• 情報の活用:
1: 男性の尿失禁についての文章の「男性の膀胱コントロール障害」から「抱える男性に多く見られます。」までを(両端を含む)、「尿失禁」を「尿もれ」に置き換えて書き直してください。
2: 男性の尿失禁についての文章で、切迫性失禁が多く見られる男性の病気として挙げられているものをすべて書き出してください。
3: 男性の尿失禁についての文章を、最後の見出しの後から書き継いでください。

═══ 表示中の文章 ═══

男性の膀胱コントロール障害

膀胱のコントロールがうまくいかず、尿漏れが起きる状態(尿失禁)は、年齢や性別を問わず起こり得ます。男性の場合、さまざまな要因が関与し、時には重大な健康問題のサインでもあります。ほとんどのケースは医師の診断と適切な治療で改善可能です。

概要

女性に比べて頻度は低いものの、男性も尿失禁を経験します。年齢が上がるほどリスクは増加しますが、加齢そのものが不可避の症状ではありません。原因は多くが治療可能で、医師は問題を主に以下の4つのタイプに分類し、最適な治療法を提案します。

切迫性失禁(Urge Incontinence)

切迫性失禁は、強い尿意が突然現れ、トイレにたどり着く前に漏れてしまうタイプです。脳卒中、糖尿病、パーキンソン病など神経系の疾患を抱える男性に多く見られます。

緊迫性失禁(Stress Incontinence)

═══ 抜き出した項目 ═══

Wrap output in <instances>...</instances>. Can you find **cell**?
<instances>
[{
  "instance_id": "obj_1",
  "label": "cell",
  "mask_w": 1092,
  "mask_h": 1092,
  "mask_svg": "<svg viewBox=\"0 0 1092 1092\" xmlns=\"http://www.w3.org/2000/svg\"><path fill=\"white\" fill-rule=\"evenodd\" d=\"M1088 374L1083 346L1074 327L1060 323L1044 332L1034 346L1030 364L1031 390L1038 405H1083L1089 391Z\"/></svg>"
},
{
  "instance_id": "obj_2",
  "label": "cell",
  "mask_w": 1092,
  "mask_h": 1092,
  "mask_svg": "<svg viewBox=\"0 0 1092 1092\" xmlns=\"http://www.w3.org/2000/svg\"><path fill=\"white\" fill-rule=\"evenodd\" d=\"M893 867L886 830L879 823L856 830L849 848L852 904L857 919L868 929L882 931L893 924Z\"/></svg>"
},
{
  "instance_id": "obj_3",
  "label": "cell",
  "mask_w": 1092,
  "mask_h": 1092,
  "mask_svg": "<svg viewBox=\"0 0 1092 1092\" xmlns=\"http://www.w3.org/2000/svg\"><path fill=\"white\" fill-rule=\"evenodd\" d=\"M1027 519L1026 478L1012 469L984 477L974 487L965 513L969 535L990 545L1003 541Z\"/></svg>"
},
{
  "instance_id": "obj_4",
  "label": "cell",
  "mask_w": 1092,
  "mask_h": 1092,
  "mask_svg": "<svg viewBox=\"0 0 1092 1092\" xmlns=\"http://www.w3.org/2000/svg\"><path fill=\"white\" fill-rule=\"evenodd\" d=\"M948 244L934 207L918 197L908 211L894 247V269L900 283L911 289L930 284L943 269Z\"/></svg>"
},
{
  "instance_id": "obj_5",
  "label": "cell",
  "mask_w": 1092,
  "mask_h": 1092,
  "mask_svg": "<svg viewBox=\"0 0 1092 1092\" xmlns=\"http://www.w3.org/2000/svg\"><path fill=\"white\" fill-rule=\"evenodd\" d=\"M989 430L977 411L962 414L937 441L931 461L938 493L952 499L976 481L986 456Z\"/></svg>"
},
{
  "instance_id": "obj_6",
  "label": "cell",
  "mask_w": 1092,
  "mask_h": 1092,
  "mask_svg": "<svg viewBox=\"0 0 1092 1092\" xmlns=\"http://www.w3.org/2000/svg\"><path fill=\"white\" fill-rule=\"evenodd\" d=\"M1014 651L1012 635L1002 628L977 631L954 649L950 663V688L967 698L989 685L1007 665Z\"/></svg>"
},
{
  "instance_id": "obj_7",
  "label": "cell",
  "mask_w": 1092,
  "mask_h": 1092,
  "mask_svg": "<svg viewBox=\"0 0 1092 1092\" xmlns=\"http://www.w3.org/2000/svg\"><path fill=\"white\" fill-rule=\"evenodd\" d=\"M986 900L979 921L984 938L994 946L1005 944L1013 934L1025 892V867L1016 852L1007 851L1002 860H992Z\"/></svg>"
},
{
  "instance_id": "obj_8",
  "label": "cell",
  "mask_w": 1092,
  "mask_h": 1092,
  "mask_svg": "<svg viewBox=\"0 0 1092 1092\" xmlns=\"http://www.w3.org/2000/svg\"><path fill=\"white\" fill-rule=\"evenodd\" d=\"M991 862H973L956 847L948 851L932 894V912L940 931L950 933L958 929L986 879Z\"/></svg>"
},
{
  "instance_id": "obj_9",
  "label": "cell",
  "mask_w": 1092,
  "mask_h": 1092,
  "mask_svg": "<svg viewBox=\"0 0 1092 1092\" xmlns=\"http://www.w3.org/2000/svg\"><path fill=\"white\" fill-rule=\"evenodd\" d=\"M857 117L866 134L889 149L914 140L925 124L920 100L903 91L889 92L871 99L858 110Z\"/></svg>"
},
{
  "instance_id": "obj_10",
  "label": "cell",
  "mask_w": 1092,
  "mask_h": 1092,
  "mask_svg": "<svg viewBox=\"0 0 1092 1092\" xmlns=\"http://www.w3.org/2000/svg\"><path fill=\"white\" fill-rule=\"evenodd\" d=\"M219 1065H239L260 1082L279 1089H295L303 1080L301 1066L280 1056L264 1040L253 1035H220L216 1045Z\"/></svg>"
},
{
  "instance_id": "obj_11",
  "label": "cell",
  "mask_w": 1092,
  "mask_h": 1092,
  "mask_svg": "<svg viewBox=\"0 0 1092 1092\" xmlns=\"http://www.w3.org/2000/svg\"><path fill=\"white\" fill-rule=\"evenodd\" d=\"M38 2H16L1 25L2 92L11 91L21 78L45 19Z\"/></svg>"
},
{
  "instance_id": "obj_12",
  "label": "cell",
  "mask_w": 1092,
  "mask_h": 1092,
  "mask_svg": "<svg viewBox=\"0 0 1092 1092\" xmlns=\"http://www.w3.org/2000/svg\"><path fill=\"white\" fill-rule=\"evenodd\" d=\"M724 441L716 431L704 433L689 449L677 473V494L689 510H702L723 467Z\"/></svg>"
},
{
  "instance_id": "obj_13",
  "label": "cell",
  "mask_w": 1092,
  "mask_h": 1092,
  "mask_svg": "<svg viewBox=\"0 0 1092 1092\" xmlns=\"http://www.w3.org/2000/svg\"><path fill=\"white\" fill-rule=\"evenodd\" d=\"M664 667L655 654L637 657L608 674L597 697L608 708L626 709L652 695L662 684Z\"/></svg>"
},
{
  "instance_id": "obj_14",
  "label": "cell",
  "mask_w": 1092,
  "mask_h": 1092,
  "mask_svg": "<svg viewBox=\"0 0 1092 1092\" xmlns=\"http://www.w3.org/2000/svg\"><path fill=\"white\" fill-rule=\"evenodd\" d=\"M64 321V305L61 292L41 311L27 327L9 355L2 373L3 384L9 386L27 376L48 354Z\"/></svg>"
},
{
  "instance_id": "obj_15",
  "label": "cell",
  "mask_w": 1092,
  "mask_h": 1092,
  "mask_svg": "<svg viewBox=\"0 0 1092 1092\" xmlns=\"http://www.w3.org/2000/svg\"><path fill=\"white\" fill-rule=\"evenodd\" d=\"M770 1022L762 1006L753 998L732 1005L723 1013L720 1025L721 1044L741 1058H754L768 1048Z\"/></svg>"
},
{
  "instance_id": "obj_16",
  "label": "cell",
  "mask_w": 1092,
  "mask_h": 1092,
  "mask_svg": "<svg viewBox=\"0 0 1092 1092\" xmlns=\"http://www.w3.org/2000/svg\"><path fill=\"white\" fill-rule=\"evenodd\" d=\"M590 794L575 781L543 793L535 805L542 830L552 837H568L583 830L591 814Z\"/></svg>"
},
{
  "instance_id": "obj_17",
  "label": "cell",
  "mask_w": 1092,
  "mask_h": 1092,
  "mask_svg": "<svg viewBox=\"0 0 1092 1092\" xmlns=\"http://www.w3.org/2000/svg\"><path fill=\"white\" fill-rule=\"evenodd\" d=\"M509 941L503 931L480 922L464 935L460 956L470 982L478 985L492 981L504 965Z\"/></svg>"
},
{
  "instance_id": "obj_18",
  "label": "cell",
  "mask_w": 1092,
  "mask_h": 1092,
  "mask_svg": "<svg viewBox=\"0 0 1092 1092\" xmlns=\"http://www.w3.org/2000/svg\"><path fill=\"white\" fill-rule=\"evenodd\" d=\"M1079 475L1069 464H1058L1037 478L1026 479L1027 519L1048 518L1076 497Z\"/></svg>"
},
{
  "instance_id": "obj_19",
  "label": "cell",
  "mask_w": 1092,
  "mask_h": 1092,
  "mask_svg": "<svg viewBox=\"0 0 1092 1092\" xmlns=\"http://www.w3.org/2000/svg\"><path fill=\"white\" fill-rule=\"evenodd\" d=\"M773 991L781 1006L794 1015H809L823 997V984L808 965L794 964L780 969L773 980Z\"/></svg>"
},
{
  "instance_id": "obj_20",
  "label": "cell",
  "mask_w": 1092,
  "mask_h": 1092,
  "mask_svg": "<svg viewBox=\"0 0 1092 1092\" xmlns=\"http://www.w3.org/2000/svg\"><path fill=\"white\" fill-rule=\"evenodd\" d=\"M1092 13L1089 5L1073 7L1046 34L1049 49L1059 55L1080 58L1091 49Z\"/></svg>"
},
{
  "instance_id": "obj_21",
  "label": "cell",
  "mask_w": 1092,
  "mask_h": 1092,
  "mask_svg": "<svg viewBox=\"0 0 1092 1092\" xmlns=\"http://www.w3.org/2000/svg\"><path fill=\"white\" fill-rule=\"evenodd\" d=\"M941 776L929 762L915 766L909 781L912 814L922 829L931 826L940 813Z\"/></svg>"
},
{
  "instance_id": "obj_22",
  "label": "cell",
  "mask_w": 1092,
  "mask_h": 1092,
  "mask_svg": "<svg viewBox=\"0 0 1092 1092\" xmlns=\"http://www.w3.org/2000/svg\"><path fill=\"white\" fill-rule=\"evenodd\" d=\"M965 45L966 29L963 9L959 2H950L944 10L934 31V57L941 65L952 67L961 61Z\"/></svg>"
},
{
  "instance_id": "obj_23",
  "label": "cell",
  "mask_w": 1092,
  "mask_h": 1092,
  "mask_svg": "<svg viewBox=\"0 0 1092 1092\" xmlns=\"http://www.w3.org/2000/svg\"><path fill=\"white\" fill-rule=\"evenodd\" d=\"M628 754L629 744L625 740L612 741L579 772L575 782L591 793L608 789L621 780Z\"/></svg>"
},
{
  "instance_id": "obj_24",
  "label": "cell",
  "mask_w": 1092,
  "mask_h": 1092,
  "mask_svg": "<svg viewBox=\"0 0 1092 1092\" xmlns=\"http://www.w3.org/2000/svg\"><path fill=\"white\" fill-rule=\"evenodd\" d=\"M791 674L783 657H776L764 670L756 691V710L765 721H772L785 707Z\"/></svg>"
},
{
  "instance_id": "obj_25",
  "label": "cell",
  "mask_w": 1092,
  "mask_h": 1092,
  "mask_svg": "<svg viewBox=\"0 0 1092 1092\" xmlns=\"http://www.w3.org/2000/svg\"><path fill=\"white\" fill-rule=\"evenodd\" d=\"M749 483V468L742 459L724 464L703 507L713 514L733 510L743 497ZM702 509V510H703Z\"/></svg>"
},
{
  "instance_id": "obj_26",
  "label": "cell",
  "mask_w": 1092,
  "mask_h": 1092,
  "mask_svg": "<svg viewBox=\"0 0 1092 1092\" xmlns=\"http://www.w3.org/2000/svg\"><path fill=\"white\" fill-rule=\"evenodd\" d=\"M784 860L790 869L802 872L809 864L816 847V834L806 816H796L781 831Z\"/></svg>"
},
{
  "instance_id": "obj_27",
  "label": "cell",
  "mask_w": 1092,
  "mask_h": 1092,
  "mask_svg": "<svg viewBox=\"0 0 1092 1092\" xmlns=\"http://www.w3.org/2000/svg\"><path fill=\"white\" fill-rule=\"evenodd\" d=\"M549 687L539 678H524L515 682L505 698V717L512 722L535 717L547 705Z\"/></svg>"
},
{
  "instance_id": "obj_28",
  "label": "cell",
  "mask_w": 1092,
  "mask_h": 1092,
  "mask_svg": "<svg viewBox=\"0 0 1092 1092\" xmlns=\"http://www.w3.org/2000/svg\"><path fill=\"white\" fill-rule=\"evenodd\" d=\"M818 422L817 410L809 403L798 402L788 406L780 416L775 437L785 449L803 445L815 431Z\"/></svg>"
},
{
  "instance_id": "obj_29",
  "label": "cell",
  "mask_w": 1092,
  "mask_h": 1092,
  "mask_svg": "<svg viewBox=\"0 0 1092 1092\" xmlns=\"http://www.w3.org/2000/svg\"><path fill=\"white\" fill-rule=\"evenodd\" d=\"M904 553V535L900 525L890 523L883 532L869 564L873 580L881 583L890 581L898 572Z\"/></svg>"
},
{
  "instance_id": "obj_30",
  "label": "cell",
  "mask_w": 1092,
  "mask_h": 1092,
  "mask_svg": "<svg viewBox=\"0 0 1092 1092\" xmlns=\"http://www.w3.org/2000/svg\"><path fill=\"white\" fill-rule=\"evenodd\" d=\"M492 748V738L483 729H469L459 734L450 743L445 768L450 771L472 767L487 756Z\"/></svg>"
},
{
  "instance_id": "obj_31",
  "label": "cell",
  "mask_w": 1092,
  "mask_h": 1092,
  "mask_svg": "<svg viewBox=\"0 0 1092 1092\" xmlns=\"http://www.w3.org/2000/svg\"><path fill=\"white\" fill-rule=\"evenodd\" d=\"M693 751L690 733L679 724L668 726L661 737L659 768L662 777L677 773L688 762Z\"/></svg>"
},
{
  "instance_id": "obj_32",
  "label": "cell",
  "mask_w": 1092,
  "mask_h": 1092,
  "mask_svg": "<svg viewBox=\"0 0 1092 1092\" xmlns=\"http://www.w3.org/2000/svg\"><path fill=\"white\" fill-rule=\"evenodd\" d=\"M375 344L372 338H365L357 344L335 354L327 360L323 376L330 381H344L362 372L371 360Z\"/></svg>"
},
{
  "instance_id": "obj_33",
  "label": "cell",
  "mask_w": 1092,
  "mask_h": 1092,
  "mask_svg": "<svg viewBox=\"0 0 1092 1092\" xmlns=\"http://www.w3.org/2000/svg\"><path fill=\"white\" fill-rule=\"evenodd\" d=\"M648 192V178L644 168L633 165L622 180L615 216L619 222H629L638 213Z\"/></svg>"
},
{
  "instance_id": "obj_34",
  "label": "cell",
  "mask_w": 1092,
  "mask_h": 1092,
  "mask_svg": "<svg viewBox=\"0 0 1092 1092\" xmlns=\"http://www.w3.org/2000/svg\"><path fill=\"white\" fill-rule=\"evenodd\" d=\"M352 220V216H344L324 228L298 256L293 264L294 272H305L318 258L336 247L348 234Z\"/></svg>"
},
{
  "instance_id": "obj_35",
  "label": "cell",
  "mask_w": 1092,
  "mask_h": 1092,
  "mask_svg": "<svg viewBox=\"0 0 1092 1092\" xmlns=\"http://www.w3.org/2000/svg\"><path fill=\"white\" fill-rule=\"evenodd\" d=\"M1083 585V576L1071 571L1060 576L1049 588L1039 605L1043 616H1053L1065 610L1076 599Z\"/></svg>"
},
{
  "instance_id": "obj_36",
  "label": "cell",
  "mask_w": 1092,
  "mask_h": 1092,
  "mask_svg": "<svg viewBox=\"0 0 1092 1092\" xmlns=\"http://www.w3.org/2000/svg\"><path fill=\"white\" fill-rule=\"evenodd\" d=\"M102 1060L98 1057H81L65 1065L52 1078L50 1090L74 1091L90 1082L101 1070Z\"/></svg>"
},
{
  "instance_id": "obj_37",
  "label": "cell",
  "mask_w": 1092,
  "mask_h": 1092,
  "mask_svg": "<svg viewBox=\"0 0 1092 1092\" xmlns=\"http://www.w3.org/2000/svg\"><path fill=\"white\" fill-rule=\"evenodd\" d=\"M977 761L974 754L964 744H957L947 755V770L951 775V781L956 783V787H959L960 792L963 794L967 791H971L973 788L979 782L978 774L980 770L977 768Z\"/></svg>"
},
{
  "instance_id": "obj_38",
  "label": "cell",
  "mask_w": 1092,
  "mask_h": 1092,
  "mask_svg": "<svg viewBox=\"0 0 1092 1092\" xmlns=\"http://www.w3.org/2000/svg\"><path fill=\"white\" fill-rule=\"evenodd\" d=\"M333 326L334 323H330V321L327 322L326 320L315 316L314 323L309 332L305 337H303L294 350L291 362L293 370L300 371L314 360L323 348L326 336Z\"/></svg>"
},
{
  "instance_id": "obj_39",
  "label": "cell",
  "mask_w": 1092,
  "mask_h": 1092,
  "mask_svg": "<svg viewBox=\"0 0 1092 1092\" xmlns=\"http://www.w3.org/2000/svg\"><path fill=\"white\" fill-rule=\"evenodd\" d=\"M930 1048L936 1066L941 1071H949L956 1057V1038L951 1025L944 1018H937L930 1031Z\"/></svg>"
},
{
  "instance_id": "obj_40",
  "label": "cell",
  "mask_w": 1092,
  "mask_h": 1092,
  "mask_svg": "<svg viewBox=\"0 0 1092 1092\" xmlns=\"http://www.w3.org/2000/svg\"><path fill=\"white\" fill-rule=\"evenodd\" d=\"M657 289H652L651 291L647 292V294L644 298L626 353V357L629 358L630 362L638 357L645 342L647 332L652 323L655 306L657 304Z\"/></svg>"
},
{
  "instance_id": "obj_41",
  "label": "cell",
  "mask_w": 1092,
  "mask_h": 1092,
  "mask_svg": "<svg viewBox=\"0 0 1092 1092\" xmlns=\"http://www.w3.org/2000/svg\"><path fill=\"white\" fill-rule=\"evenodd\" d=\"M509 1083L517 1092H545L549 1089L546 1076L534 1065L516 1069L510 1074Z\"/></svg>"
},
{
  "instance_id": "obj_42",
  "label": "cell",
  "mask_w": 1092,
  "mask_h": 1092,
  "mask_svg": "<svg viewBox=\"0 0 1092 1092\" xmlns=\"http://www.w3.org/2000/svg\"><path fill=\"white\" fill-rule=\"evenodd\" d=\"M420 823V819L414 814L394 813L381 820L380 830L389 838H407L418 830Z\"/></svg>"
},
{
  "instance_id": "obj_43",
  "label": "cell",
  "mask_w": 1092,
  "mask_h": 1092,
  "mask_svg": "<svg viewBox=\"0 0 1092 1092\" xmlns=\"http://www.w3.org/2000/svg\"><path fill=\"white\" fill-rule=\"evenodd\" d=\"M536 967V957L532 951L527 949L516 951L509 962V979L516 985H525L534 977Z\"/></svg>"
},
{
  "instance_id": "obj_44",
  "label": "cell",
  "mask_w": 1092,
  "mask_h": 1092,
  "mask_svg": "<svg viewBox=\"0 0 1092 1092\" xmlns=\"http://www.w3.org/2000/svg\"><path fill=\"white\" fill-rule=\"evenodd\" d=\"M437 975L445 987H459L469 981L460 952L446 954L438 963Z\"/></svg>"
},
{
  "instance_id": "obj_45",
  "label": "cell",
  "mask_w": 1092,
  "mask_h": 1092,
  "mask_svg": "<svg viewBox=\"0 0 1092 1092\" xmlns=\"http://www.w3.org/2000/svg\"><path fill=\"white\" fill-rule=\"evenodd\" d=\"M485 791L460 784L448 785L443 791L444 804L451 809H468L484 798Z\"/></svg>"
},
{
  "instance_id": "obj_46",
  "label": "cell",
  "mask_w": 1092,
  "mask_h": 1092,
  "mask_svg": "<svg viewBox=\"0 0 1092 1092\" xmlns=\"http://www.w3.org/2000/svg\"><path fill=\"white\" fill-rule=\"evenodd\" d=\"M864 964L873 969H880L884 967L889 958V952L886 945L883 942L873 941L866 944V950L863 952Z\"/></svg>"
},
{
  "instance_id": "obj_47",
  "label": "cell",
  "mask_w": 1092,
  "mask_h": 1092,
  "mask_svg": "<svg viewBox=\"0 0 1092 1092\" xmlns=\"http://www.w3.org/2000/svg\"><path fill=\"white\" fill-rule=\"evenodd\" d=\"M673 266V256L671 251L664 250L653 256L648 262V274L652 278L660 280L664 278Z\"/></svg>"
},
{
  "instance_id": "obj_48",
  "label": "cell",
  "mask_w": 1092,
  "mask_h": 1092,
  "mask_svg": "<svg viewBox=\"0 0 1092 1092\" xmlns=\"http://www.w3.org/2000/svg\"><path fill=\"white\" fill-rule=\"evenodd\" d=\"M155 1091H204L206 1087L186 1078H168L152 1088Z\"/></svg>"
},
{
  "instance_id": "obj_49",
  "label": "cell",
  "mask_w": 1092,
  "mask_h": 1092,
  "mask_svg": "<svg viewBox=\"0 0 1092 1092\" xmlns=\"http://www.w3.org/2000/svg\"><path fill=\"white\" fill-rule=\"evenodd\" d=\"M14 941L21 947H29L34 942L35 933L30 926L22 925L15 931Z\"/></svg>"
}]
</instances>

═══

• 課題別の結果:
1:
男性の膀胱コントロール障害

膀胱のコントロールがうまくいかず、尿漏れが起きる状態(尿もれ)は、年齢や性別を問わず起こり得ます。男性の場合、さまざまな要因が関与し、時には重大な健康問題のサインでもあります。ほとんどのケースは医師の診断と適切な治療で改善可能です。

概要

女性に比べて頻度は低いものの、男性も尿もれを経験します。年齢が上がるほどリスクは増加しますが、加齢そのものが不可避の症状ではありません。原因は多くが治療可能で、医師は問題を主に以下の4つのタイプに分類し、最適な治療法を提案します。

切迫性失禁(Urge Incontinence)

切迫性失禁は、強い尿意が突然現れ、トイレにたどり着く前に漏れてしまうタイプです。脳卒中、糖尿病、パーキンソン病など神経系の疾患を抱える男性に多く見られます。

2: 脳卒中、糖尿病、パーキンソン病

3:
緊迫性失禁は、くしゃみや咳、笑い、重いものを持ち上げたときなど、腹圧がかかる動作で尿が漏れる症状です。社会的な恥や不安を招くことがあり、生活の質に大きく影響します。

機能性失禁(Functional Incontinence)

機能性失禁は、関節リウマチや歩行障害などでトイレまでたどり着くことが困難な場合に起こります。切迫性失禁とは異なり、急激な尿意はなく、普通に排尿したいときにトイレに行く時間が足りないことが原因です。

残尿性失禁(Overflow Incontinence)

残尿性失禁は、膀胱が尿を十分に貯められず、尿が溢れ出すことで起こります。大量の水分を一度に摂取した場合や、膀胱容量が先天的に小さいケースで見られます。